▸ Page text

Jobs can be run over multiple threads, just provide the number of threads to Builder::build

use gaffer::{Builder, Job, MergeResult, NoExclusion, Prioritised};
use std::time::Duration;

fn main() -> Result<(), Box<dyn std::error::Error>> {
    let runner = Builder::new().build(10);

    for i in 1..=50 {
        runner.send(WaitJob(format!("Job {}", i)))?;
    }

    println!("Jobs enqueued");
    std::thread::sleep(Duration::from_secs(7));
    Ok(())
}

#[derive(Debug, Clone)]
struct WaitJob(String);

impl Job for WaitJob {
    type Exclusion = NoExclusion;

    fn exclusion(&self) -> Self::Exclusion {
        NoExclusion
    }

    fn execute(self) {
        std::thread::sleep(Duration::from_secs(1));
        println!("Completed job {:?}", self);
    }
}

/// This Job isn't actually prioritised but this trait needs to be implemented for now
impl Prioritised for WaitJob {
    type Priority = ();

    fn priority(&self) -> Self::Priority {}

    const ATTEMPT_MERGE_INTO: Option<fn(Self, &mut Self) -> MergeResult<Self>> = None;

    fn matches(&self, _job: &Self) -> bool {
        false
    }
}

Priority throttling

Lower priority jobs can be restricted to less threads to reduce the load on system resources and encourage merging (if using).

Use Builder::limit_concurrency.

use gaffer::{Builder, Job, MergeResult, NoExclusion, Prioritised};
use std::time::Duration;

fn main() -> Result<(), Box<dyn std::error::Error>> {
    let runner = Builder::new()
        .limit_concurrency(|priority| (priority == 1).then(|| 1))
        .build(4);

    for (i, priority) in (1..=10).zip([1, 2].iter().cycle()) {
        runner.send(PrioritisedJob(format!("Job {}", i), *priority))?;
    }

    println!("Jobs enqueued");
    std::thread::sleep(Duration::from_secs(7));
    Ok(())

▸ Items
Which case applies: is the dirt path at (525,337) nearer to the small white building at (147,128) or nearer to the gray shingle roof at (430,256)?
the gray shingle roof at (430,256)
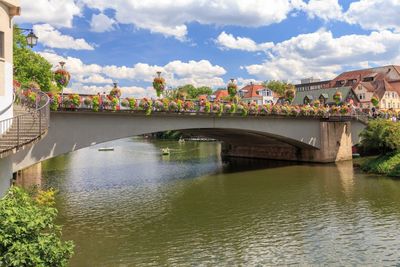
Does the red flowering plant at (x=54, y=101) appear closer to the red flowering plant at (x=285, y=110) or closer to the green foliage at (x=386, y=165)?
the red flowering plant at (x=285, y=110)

...

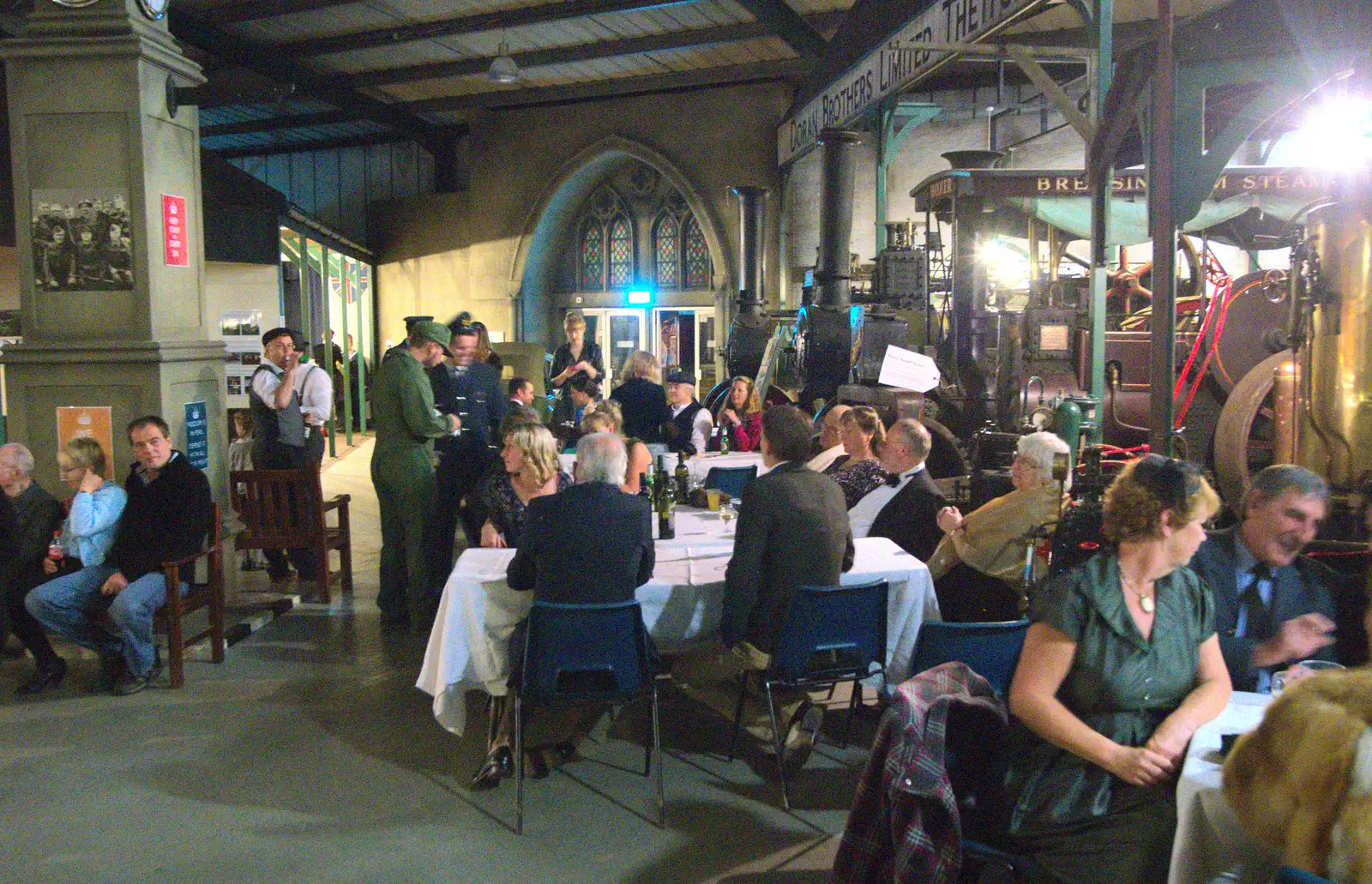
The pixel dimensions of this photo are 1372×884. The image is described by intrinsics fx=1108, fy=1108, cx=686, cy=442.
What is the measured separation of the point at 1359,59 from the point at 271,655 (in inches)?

▸ Written exercise 1
According to the gaffer documentation excerpt, which method is used to restrict lower priority jobs to fewer threads?
▸ Written exercise 2
Summarize the gaffer documentation excerpt in two sentences.
▸ Written exercise 3
List every name that the gaffer documentation excerpt imports from gaffer in its use statements.

▸ Written solution 1
Builder::limit_concurrency

▸ Written solution 2
Jobs can be run over multiple threads by providing the number of threads to Builder::build. With Builder::limit_concurrency, lower priority jobs can be restricted to fewer threads to reduce the load on system resources and to encourage merging if it is used.

▸ Written solution 3
Builder, Job, MergeResult, NoExclusion, Prioritised